◆ TASK DETAILS:
Exactly as written, transcribe the lines that run from the one containing "scientific name: Bos taurus" to the end of the records below.

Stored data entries
▬▬▬▬▬▬▬▬▬▬

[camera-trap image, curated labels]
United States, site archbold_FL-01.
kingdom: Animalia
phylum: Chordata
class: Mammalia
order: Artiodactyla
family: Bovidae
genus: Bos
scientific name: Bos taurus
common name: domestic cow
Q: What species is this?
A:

▬▬▬▬▬▬▬▬▬▬

◆ EXERCISE RESULT:
scientific name: Bos taurus
common name: domestic cow
Q: What species is this?
A:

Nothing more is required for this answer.